# Goal
Copy verbatim the span of lines beginning at the line that contains "What is the measurement" and ending with the final line of the data. Exclude pictures from the copy.

--- begin Material for this task ---

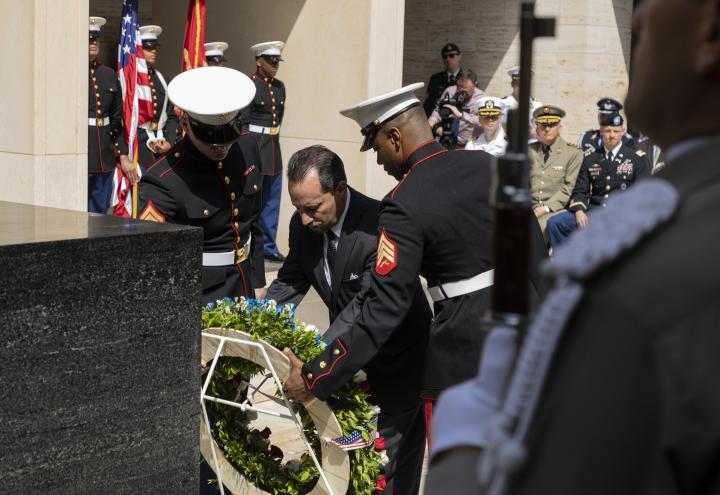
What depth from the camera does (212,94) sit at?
467 cm

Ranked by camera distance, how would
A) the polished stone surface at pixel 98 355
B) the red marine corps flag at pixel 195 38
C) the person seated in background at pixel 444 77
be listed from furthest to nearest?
the person seated in background at pixel 444 77
the red marine corps flag at pixel 195 38
the polished stone surface at pixel 98 355

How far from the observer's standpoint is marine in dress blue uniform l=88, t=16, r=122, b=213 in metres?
9.00

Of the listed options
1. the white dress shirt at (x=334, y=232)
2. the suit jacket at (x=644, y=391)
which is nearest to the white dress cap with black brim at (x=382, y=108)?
the white dress shirt at (x=334, y=232)

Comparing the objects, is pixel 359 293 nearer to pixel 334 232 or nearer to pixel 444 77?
pixel 334 232

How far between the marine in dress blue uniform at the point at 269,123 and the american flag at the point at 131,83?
1.07 m

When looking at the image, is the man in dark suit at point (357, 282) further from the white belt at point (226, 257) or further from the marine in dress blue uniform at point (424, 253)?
the white belt at point (226, 257)

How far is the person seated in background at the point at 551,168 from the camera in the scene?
969 cm

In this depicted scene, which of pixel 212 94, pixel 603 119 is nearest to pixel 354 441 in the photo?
pixel 212 94

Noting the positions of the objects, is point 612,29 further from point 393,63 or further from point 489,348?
point 489,348

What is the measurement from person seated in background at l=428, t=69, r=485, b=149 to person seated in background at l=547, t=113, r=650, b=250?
2178 millimetres

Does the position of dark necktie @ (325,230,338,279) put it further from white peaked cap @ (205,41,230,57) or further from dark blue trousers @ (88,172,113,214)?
white peaked cap @ (205,41,230,57)

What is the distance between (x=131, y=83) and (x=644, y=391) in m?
8.22

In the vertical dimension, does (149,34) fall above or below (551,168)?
above

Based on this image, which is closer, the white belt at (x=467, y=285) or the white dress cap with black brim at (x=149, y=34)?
the white belt at (x=467, y=285)
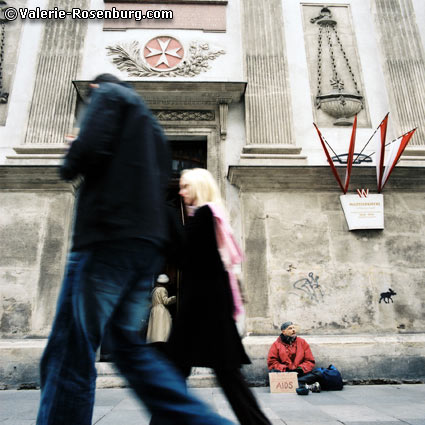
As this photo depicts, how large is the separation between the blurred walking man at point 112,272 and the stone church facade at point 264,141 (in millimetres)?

--- end Material for this task ---

# Result of this exercise
What is the measurement from person seated in background at l=428, t=69, r=485, b=149 to person seated in background at l=547, t=113, r=650, b=250?
2178 millimetres

Does the position of dark necktie @ (325,230,338,279) put it further from white peaked cap @ (205,41,230,57) or further from dark blue trousers @ (88,172,113,214)?
white peaked cap @ (205,41,230,57)

What is the distance between (x=131, y=83) and (x=644, y=391) in m?
8.22

In the vertical dimension, does (149,34) fall above or below (551,168)?
above

Based on this image, which is closer, the white belt at (x=467, y=285) or the white dress cap with black brim at (x=149, y=34)?
the white belt at (x=467, y=285)
As this photo depicts, how large is the separation between the blurred walking man at point 112,272 and the stone church facade at point 264,141 (in millimetres)?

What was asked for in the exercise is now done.